There have been some dramatic shifts in writing, even during the span of my life. Verse has fall by the way and stream of consciousness reigns supreme. Literally literally doesn’t mean literally any longer. Tomes have yielded to snippets and lists.And punctuation has been lost to just a few boring pauses.
As language evolves, it’s sister, the ever elastic written word, shifts in parallel. A few nuance can be found below.
Historically, and this is relevant when reading works written prior to the twenty first century (unless it was written by Cormac McCarthy) a quote denoted speech, or in academic cases, the copying of concisely worded information you wish to use in order to further your point. Quotation marks varied from language to language but the idea was ubiquitous until now.
Today, a quote has been re-imagined to be the thing that no one said, no aloud, not in writing, not ever. As literally has gone, so too has the quote doing an about-turn in definition. This may be the result of sarcastic air quotes bubbling up around the same time as the “as ifs” and “whatevers” that permeated spoken English during the 1990s, but one can never know.
The exclamation mark
There was a time when if someone popped and exclamation point into any bit of writing it conveyed excitement. And exclamation point in a quote, to the joy of high school teachers everywhere, replaced having to tell the reader that the speaker ejaculated whatever he or she had said. It was used for emphasis in a time when bold and italics weren’t standards in print. It was loud. It carried weight.
Now an exclamation mark is a whimper. It says, please do not read this in any way that would suggest that I am either angry or less than enthusiastic. It wheezes a weak inflection that mimics a question. If Jane said it! the reader still needs to be told she ejaculated it!
Diction dictated tone in the days in which only the educated read. A flamboyant vocabulary lends its hand to expressing excitement and fury without the need for stating this feeling outright. Clever writers could change the tone of a piece as a musician does, shift the phrase and it’s different.
If you have ever written an email, you must know that tone is dead. Language has to remain neutral to prevent the recipient from being offended (god forbid you use words like decline or fail!). Syntax has to remain neutral, lest your choppy sentences be perceived as aggression.

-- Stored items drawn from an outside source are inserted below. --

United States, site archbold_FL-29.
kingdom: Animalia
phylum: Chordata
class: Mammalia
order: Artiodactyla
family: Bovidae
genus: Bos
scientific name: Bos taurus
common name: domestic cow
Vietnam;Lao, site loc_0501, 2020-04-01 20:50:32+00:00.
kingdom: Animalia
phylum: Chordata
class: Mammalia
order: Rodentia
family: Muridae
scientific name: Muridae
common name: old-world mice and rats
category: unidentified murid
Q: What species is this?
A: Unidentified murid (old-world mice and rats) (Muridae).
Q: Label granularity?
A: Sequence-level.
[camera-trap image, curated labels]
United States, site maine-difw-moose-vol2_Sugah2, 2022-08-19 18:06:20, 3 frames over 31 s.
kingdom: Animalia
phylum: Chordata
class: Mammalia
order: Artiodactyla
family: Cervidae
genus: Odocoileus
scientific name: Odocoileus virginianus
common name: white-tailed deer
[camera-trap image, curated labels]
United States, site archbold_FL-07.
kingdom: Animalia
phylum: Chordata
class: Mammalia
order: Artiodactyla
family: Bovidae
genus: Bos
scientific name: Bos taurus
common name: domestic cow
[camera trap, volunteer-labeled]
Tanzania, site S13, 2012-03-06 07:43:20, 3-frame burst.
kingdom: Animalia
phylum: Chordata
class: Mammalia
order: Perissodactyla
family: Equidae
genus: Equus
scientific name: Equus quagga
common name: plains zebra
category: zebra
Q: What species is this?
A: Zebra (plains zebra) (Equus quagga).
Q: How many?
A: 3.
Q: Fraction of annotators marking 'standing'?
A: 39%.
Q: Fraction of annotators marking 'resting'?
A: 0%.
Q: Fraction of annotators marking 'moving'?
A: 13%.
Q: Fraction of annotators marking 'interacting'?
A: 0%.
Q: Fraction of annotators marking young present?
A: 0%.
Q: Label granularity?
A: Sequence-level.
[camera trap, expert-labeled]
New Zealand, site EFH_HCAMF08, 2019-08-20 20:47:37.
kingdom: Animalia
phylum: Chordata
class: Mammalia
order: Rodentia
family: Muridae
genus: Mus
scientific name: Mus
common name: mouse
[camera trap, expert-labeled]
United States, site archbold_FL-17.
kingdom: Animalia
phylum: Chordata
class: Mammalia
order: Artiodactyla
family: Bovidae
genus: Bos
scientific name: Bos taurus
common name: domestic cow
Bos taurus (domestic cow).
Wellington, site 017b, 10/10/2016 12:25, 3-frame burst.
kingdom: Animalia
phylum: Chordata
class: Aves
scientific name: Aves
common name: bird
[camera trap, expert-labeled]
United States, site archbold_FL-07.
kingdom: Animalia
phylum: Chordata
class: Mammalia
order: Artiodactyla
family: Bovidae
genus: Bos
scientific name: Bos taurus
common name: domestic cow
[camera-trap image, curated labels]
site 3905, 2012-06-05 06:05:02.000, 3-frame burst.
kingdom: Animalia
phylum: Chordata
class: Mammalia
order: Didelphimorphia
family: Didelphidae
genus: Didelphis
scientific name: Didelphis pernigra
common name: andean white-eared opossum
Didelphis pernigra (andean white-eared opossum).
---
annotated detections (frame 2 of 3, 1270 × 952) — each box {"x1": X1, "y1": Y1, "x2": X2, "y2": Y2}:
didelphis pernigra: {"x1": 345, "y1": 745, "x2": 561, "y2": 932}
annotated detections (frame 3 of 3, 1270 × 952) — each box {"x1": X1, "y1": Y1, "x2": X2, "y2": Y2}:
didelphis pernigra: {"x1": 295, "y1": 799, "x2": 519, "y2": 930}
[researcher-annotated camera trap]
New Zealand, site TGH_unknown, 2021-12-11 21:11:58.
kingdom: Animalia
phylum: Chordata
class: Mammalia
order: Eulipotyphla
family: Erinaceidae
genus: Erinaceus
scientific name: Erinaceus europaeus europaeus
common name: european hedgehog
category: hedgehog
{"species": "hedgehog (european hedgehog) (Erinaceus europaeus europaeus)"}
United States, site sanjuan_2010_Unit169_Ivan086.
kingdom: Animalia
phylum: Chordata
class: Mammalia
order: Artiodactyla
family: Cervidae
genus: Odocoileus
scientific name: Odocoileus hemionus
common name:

The irony being that where there lacks tone, lacks the ability to change the tone, hence the flattening of the exclamation point.
It used to count. Now, it doesn’t.
I apologize for my hand in this.
Things that happened belong in the past tense. And there are various forms of this historical conjugation but for simplicity sake we stick to before now, now, and after now. It saved further explanation as to the circumstances surrounding the timing of the even to which you write. School teachers used to whip children who couldn’t differentiate between drunk and drank.
This is no longer the case, instead the world is written in the same subject/verb disagreement that my freshman Spanish speech on ecoturismo strongly embraced. Your resume of past jobs bumbles about in a current state and no one bats an eye.
***If you really want to look at a decent discussion of writing, pick up a copy of On Writing by Stephan King, it’s a bit better than this post, plus when people see it on your shelf they’ll think you are smart.